_Extract to read:_
In December 2016, the Princeton men’s swimming and diving team made national news after University officials suspended the team’s season following reports of “several materials” deemed “vulgar and offensive, as well as misogynistic and racist in nature.” This announcement came shortly after Harvard suspended its men’s soccer team over a similar issue. The Board does not condone in any way the actions of either team, yet their suspensions bring up important issues of collective punishment and private speech, especially as they pertain to athletes. Although it is difficult to comment on the individual cases given the lack of available information, the Board believes it is important to articulate general principles about how the administration and teams should act in such cases.

First, the University should have been more transparent about its handling of this incident and its general policies. University statements on the team’s suspension were vague and did not articulate a full policy on the matter. As punishments such as these set precedents for how future issues will be dealt with, the University should increase transparency about its handling of this specific case. Within the limits of confidentiality protections, the administration should outline to other sports teams, both varsity and club, exactly what lines were crossed by the men's swimming and diving team and provide a clear policy on the matter, as this precedent affects all teams.


While the University must provide specific guidelines for its actions in cases such as these, athletic teams need to step up to combat offensive behavior within teams and their communications. Coaches and team members, especially upperclassmen and team leaders, must be accountable for their team’s locker room cultures and set good examples by their own conduct. If derogatory or offensive comments begin to be made frequently, whether in the form of personal conversations, emails sent on a University listserv, or a private group chat, team leaders must be aware and move promptly to address the issue before it becomes part of the pervasive team culture. Limiting offensive comments and materials is much more easily done preemptively, so teams should be proactive in confronting these issues and seek to cultivate an internal culture of responsibility and accountability.

_Data provided:_

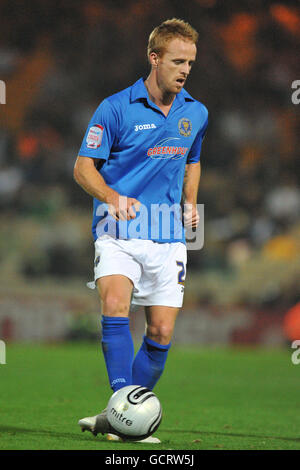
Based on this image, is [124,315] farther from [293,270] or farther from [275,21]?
[275,21]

_Task instructions:_
1. Say whether each statement agrees with the editorial, answering yes or no and quoting the deciding words exactly: (a) Harvard suspended its men's soccer team before Princeton's announcement; (b) the Board found the University's statements on the suspension clear and complete; (c) the Board holds that offensive comments are easier to limit preemptively.
2. Print the part of the editorial that begins at the words "First, the University" and stops after "affects all teams.".
3. According to the editorial, in what month and year did the Princeton men’s swimming and diving team make national news?
The data shown here comes from a separate source.

_List of solutions:_
1.
(a) Yes: "This announcement came shortly after Harvard suspended its men’s soccer team over a similar issue."
(b) No: "University statements on the team’s suspension were vague and did not articulate a full policy on the matter."
(c) Yes: "Limiting offensive comments and materials is much more easily done preemptively"

2.
First, the University should have been more transparent about its handling of this incident and its general policies. University statements on the team’s suspension were vague and did not articulate a full policy on the matter. As punishments such as these set precedents for how future issues will be dealt with, the University should increase transparency about its handling of this specific case. Within the limits of confidentiality protections, the administration should outline to other sports teams, both varsity and club, exactly what lines were crossed by the men's swimming and diving team and provide a clear policy on the matter, as this precedent affects all teams.

3. December 2016.